--- Provided records ---
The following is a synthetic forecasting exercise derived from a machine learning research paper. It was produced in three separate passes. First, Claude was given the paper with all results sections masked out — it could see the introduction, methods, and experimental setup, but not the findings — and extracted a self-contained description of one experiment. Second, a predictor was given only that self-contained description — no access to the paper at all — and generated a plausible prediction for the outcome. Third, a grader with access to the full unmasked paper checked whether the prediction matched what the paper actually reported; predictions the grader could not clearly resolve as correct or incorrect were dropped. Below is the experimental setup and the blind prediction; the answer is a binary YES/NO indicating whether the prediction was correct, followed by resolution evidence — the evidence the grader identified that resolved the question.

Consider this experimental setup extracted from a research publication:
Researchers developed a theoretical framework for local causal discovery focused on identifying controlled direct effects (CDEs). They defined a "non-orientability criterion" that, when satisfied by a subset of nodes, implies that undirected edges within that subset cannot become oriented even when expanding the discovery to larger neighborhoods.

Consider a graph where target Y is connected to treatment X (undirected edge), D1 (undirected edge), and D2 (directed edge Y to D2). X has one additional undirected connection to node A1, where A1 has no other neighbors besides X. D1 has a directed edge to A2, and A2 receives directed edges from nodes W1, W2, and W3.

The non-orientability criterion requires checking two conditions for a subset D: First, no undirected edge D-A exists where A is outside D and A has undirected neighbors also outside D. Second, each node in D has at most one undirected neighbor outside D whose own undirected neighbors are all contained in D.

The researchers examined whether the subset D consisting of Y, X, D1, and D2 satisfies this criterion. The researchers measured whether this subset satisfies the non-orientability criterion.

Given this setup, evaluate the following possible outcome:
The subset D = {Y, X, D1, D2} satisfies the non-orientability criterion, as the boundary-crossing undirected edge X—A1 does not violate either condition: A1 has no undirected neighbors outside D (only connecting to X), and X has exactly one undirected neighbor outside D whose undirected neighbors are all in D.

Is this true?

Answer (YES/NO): YES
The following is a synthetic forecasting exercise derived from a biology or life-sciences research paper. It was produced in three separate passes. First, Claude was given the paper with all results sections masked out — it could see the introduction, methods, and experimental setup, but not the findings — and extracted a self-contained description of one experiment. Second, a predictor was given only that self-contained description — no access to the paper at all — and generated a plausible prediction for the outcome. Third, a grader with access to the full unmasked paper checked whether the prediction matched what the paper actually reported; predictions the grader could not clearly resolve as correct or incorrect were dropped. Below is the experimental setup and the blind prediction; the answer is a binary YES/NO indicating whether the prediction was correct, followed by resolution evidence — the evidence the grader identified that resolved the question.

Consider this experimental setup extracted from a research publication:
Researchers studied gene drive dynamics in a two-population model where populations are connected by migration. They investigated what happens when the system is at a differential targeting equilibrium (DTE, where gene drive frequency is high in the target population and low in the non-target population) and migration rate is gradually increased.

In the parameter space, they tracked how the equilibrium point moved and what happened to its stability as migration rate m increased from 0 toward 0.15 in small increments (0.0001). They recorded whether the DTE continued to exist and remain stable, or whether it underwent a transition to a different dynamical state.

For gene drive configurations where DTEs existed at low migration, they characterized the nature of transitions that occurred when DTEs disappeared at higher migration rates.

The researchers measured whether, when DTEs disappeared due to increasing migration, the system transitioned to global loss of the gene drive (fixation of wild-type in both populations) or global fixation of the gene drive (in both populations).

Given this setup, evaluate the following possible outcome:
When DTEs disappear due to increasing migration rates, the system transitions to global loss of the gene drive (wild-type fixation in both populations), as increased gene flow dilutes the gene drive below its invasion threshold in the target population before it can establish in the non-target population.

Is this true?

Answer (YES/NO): NO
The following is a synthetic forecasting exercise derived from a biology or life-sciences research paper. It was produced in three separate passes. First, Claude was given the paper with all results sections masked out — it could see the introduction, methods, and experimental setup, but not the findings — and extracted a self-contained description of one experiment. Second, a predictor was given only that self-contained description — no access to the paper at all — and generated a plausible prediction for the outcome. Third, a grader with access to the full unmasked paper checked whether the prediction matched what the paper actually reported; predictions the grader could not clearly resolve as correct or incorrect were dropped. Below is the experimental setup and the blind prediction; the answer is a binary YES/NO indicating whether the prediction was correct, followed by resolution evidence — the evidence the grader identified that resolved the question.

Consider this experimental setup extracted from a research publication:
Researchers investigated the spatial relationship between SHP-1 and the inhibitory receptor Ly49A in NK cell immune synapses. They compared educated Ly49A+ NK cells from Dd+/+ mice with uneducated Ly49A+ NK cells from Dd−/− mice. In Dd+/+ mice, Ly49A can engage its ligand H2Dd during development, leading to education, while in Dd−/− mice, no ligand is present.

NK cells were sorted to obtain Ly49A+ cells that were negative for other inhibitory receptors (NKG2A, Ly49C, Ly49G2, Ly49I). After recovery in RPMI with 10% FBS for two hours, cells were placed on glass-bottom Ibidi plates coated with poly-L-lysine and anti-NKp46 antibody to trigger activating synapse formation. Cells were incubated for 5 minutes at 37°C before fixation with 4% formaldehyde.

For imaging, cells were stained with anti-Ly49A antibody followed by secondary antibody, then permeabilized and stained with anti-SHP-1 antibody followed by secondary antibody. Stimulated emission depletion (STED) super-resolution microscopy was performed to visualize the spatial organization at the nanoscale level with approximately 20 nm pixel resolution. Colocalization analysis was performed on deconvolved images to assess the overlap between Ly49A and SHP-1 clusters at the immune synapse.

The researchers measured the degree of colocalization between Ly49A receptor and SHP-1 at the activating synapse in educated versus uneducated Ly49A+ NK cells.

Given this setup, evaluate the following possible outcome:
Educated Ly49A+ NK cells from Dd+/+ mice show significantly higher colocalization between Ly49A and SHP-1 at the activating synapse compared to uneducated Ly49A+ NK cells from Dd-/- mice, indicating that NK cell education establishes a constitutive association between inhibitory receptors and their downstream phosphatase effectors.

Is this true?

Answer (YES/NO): NO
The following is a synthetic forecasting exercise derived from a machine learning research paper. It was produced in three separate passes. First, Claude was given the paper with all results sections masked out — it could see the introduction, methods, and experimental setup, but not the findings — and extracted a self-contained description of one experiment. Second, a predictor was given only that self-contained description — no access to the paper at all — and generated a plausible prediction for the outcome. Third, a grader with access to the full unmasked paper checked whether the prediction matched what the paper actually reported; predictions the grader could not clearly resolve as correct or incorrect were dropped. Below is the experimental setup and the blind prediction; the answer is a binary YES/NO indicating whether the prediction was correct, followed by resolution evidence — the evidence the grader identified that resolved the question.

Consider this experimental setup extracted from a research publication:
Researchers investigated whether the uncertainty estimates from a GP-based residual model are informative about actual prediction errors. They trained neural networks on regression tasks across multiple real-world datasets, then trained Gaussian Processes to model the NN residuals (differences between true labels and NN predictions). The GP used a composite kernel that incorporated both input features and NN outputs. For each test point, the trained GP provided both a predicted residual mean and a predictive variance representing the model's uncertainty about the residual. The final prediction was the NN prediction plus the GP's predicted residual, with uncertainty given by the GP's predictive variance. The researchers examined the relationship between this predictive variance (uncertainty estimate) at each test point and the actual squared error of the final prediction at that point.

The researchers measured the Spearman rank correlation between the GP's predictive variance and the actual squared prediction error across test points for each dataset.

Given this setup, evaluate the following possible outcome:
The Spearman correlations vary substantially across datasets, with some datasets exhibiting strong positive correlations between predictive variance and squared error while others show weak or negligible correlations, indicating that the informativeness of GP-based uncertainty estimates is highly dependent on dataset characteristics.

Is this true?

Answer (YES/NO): YES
---
Aim of the exercise >> Each record is to be retyped exactly as written.

Response to this task >>
The following is a synthetic forecasting exercise derived from a machine learning research paper. It was produced in three separate passes. First, Claude was given the paper with all results sections masked out — it could see the introduction, methods, and experimental setup, but not the findings — and extracted a self-contained description of one experiment. Second, a predictor was given only that self-contained description — no access to the paper at all — and generated a plausible prediction for the outcome. Third, a grader with access to the full unmasked paper checked whether the prediction matched what the paper actually reported; predictions the grader could not clearly resolve as correct or incorrect were dropped. Below is the experimental setup and the blind prediction; the answer is a binary YES/NO indicating whether the prediction was correct, followed by resolution evidence — the evidence the grader identified that resolved the question.

Consider this experimental setup extracted from a research publication:
Researchers developed a theoretical framework for local causal discovery focused on identifying controlled direct effects (CDEs). They defined a "non-orientability criterion" that, when satisfied by a subset of nodes, implies that undirected edges within that subset cannot become oriented even when expanding the discovery to larger neighborhoods.

Consider a graph where target Y is connected to treatment X (undirected edge), D1 (undirected edge), and D2 (directed edge Y to D2). X has one additional undirected connection to node A1, where A1 has no other neighbors besides X. D1 has a directed edge to A2, and A2 receives directed edges from nodes W1, W2, and W3.

The non-orientability criterion requires checking two conditions for a subset D: First, no undirected edge D-A exists where A is outside D and A has undirected neighbors also outside D. Second, each node in D has at most one undirected neighbor outside D whose own undirected neighbors are all contained in D.

The researchers examined whether the subset D consisting of Y, X, D1, and D2 satisfies this criterion. The researchers measured whether this subset satisfies the non-orientability criterion.

Given this setup, evaluate the following possible outcome:
The subset D = {Y, X, D1, D2} satisfies the non-orientability criterion, as the boundary-crossing undirected edge X—A1 does not violate either condition: A1 has no undirected neighbors outside D (only connecting to X), and X has exactly one undirected neighbor outside D whose undirected neighbors are all in D.

Is this true?

Answer (YES/NO): YES
The following is a synthetic forecasting exercise derived from a biology or life-sciences research paper. It was produced in three separate passes. First, Claude was given the paper with all results sections masked out — it could see the introduction, methods, and experimental setup, but not the findings — and extracted a self-contained description of one experiment. Second, a predictor was given only that self-contained description — no access to the paper at all — and generated a plausible prediction for the outcome. Third, a grader with access to the full unmasked paper checked whether the prediction matched what the paper actually reported; predictions the grader could not clearly resolve as correct or incorrect were dropped. Below is the experimental setup and the blind prediction; the answer is a binary YES/NO indicating whether the prediction was correct, followed by resolution evidence — the evidence the grader identified that resolved the question.

Consider this experimental setup extracted from a research publication:
Researchers studied gene drive dynamics in a two-population model where populations are connected by migration. They investigated what happens when the system is at a differential targeting equilibrium (DTE, where gene drive frequency is high in the target population and low in the non-target population) and migration rate is gradually increased.

In the parameter space, they tracked how the equilibrium point moved and what happened to its stability as migration rate m increased from 0 toward 0.15 in small increments (0.0001). They recorded whether the DTE continued to exist and remain stable, or whether it underwent a transition to a different dynamical state.

For gene drive configurations where DTEs existed at low migration, they characterized the nature of transitions that occurred when DTEs disappeared at higher migration rates.

The researchers measured whether, when DTEs disappeared due to increasing migration, the system transitioned to global loss of the gene drive (fixation of wild-type in both populations) or global fixation of the gene drive (in both populations).

Given this setup, evaluate the following possible outcome:
When DTEs disappear due to increasing migration rates, the system transitions to global loss of the gene drive (wild-type fixation in both populations), as increased gene flow dilutes the gene drive below its invasion threshold in the target population before it can establish in the non-target population.

Is this true?

Answer (YES/NO): NO
The following is a synthetic forecasting exercise derived from a biology or life-sciences research paper. It was produced in three separate passes. First, Claude was given the paper with all results sections masked out — it could see the introduction, methods, and experimental setup, but not the findings — and extracted a self-contained description of one experiment. Second, a predictor was given only that self-contained description — no access to the paper at all — and generated a plausible prediction for the outcome. Third, a grader with access to the full unmasked paper checked whether the prediction matched what the paper actually reported; predictions the grader could not clearly resolve as correct or incorrect were dropped. Below is the experimental setup and the blind prediction; the answer is a binary YES/NO indicating whether the prediction was correct, followed by resolution evidence — the evidence the grader identified that resolved the question.

Consider this experimental setup extracted from a research publication:
Researchers investigated the spatial relationship between SHP-1 and the inhibitory receptor Ly49A in NK cell immune synapses. They compared educated Ly49A+ NK cells from Dd+/+ mice with uneducated Ly49A+ NK cells from Dd−/− mice. In Dd+/+ mice, Ly49A can engage its ligand H2Dd during development, leading to education, while in Dd−/− mice, no ligand is present.

NK cells were sorted to obtain Ly49A+ cells that were negative for other inhibitory receptors (NKG2A, Ly49C, Ly49G2, Ly49I). After recovery in RPMI with 10% FBS for two hours, cells were placed on glass-bottom Ibidi plates coated with poly-L-lysine and anti-NKp46 antibody to trigger activating synapse formation. Cells were incubated for 5 minutes at 37°C before fixation with 4% formaldehyde.

For imaging, cells were stained with anti-Ly49A antibody followed by secondary antibody, then permeabilized and stained with anti-SHP-1 antibody followed by secondary antibody. Stimulated emission depletion (STED) super-resolution microscopy was performed to visualize the spatial organization at the nanoscale level with approximately 20 nm pixel resolution. Colocalization analysis was performed on deconvolved images to assess the overlap between Ly49A and SHP-1 clusters at the immune synapse.

The researchers measured the degree of colocalization between Ly49A receptor and SHP-1 at the activating synapse in educated versus uneducated Ly49A+ NK cells.

Given this setup, evaluate the following possible outcome:
Educated Ly49A+ NK cells from Dd+/+ mice show significantly higher colocalization between Ly49A and SHP-1 at the activating synapse compared to uneducated Ly49A+ NK cells from Dd-/- mice, indicating that NK cell education establishes a constitutive association between inhibitory receptors and their downstream phosphatase effectors.

Is this true?

Answer (YES/NO): NO
The following is a synthetic forecasting exercise derived from a machine learning research paper. It was produced in three separate passes. First, Claude was given the paper with all results sections masked out — it could see the introduction, methods, and experimental setup, but not the findings — and extracted a self-contained description of one experiment. Second, a predictor was given only that self-contained description — no access to the paper at all — and generated a plausible prediction for the outcome. Third, a grader with access to the full unmasked paper checked whether the prediction matched what the paper actually reported; predictions the grader could not clearly resolve as correct or incorrect were dropped. Below is the experimental setup and the blind prediction; the answer is a binary YES/NO indicating whether the prediction was correct, followed by resolution evidence — the evidence the grader identified that resolved the question.

Consider this experimental setup extracted from a research publication:
Researchers investigated whether the uncertainty estimates from a GP-based residual model are informative about actual prediction errors. They trained neural networks on regression tasks across multiple real-world datasets, then trained Gaussian Processes to model the NN residuals (differences between true labels and NN predictions). The GP used a composite kernel that incorporated both input features and NN outputs. For each test point, the trained GP provided both a predicted residual mean and a predictive variance representing the model's uncertainty about the residual. The final prediction was the NN prediction plus the GP's predicted residual, with uncertainty given by the GP's predictive variance. The researchers examined the relationship between this predictive variance (uncertainty estimate) at each test point and the actual squared error of the final prediction at that point.

The researchers measured the Spearman rank correlation between the GP's predictive variance and the actual squared prediction error across test points for each dataset.

Given this setup, evaluate the following possible outcome:
The Spearman correlations vary substantially across datasets, with some datasets exhibiting strong positive correlations between predictive variance and squared error while others show weak or negligible correlations, indicating that the informativeness of GP-based uncertainty estimates is highly dependent on dataset characteristics.

Is this true?

Answer (YES/NO): YES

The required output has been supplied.